» **Study text**:
########################################

GATA5 – Tetralogy of Fallot

GATA5 is a zinc-finger transcription factor critical for cardiac development, regulating endocardial cushion formation and outflow tract morphogenesis. Tetralogy of Fallot (TOF) is a cyanotic congenital heart defect characterized by ventricular septal defect, overriding aorta, pulmonary stenosis and right ventricular hypertrophy. Genetic studies have implicated GATA5 variants as contributors to TOF pathogenesis in both familial and sporadic cases.

Autosomal dominant germline GATA5 loss-of-function mutations, p.Arg187Gly and p.His207Arg, were identified in 2 unrelated TOF families and co-segregated with disease in each pedigree ([PMID:23289003]). No these variants were observed in 400 control chromosomes. In addition, somatic heterozygous GATA5 variants, c.609C>G (p.Asp203Glu) and p.Tyr208Ter, were discovered in cardiac tissue of 2 sporadic TOF patients and absent in blood and in 263 non-TOF controls ([PMID:24573614]).

########################################

» **Exercise 1**: List the four defining features of Tetralogy of Fallot named in the GATA5 text.
» **Exercise 2**: Transcribe everything in the GATA5 text from "Autosomal dominant germline" down to "non-TOF controls ([PMID:24573614]).".

########################################

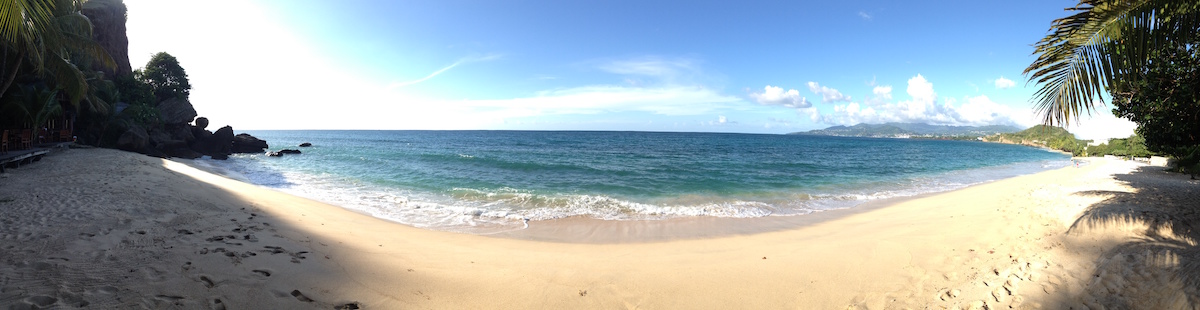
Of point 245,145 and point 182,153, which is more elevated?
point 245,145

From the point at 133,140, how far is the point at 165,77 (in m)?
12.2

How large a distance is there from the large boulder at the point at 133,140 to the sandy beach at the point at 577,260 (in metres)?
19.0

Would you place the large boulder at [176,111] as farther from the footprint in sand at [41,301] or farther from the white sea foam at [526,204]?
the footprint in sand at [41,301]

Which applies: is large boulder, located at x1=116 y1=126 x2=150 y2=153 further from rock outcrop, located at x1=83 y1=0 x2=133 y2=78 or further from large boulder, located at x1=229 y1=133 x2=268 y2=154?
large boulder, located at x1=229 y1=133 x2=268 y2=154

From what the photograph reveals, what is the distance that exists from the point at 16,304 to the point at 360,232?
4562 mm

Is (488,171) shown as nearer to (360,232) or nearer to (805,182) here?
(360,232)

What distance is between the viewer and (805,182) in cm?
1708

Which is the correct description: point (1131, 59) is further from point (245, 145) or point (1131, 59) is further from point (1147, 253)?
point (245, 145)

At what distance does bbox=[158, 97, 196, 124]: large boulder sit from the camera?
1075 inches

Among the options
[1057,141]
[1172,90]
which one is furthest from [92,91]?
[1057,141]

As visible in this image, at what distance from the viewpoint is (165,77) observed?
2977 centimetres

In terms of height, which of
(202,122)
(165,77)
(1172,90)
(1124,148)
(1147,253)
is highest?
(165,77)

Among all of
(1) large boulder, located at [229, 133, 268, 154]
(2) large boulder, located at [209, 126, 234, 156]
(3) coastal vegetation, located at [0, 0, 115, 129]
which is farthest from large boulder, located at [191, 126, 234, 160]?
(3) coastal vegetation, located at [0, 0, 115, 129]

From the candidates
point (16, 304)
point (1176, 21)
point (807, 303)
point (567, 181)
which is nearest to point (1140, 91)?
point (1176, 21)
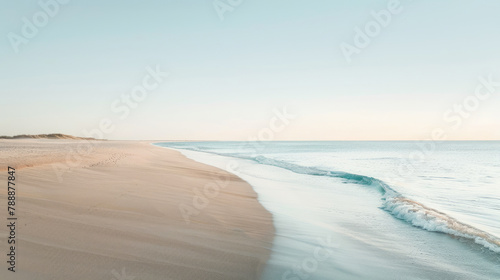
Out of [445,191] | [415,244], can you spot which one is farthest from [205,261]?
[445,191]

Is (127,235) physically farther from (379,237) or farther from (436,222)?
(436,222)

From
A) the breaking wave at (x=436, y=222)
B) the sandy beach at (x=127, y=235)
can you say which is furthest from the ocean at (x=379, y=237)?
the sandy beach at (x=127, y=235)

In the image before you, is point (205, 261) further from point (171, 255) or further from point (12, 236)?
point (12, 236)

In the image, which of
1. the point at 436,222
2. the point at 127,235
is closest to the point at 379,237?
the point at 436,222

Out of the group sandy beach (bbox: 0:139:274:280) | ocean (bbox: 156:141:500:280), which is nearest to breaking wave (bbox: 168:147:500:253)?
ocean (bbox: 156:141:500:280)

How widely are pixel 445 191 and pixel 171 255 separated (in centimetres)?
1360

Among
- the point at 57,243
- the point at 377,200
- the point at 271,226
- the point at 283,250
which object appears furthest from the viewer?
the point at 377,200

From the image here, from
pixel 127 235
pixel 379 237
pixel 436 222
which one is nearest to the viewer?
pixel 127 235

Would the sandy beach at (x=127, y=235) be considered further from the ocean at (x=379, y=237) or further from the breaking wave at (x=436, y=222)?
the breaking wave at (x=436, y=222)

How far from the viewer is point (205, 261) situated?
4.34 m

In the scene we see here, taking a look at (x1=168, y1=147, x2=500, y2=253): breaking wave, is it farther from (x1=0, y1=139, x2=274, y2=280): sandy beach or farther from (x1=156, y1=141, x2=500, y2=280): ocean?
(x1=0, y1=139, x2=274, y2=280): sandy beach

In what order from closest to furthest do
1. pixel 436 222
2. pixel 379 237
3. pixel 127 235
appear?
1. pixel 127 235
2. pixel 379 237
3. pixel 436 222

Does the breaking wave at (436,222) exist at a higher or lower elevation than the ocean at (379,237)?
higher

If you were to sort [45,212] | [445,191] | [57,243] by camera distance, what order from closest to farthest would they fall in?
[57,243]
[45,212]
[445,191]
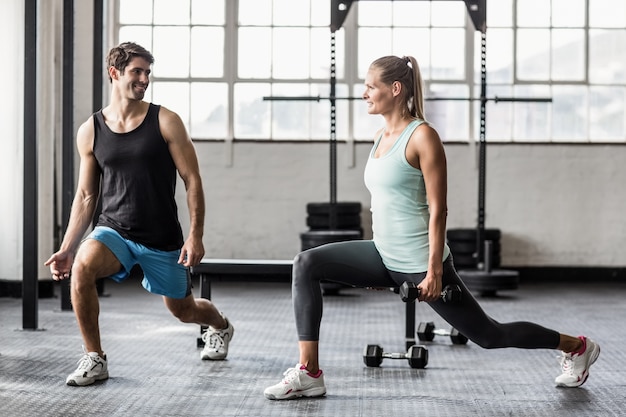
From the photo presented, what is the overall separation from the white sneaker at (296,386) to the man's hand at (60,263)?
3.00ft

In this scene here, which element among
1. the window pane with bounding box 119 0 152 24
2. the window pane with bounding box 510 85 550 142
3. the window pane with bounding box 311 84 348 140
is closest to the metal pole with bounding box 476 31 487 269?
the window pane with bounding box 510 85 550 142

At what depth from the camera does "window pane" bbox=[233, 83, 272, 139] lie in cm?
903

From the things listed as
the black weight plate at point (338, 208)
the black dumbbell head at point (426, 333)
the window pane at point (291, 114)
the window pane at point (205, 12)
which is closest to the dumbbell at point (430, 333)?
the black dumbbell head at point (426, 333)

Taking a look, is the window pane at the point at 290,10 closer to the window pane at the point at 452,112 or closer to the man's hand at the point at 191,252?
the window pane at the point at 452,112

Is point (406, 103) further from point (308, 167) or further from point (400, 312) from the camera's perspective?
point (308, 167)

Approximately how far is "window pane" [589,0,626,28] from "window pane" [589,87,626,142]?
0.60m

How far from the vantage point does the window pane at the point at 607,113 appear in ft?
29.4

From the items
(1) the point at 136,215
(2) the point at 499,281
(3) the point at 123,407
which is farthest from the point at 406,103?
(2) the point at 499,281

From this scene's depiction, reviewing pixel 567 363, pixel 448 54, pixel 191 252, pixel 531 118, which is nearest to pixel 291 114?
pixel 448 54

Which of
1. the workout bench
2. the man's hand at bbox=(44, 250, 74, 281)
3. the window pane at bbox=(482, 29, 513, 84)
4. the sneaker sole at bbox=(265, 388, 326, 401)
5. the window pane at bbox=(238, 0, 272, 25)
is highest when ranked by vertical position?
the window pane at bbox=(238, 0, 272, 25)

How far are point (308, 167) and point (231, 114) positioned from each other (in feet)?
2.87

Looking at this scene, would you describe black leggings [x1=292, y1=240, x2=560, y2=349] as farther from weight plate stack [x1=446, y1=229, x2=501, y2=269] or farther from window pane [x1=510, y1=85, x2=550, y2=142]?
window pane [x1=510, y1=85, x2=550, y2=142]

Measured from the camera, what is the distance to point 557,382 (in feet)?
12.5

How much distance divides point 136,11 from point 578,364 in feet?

########################################

» **Task result 1**:
- Ventricular septal defect
- Overriding aorta
- Pulmonary stenosis
- Right ventricular hypertrophy

» **Task result 2**:
Autosomal dominant germline GATA5 loss-of-function mutations, p.Arg187Gly and p.His207Arg, were identified in 2 unrelated TOF families and co-segregated with disease in each pedigree ([PMID:23289003]). No these variants were observed in 400 control chromosomes. In addition, somatic heterozygous GATA5 variants, c.609C>G (p.Asp203Glu) and p.Tyr208Ter, were discovered in cardiac tissue of 2 sporadic TOF patients and absent in blood and in 263 non-TOF controls ([PMID:24573614]).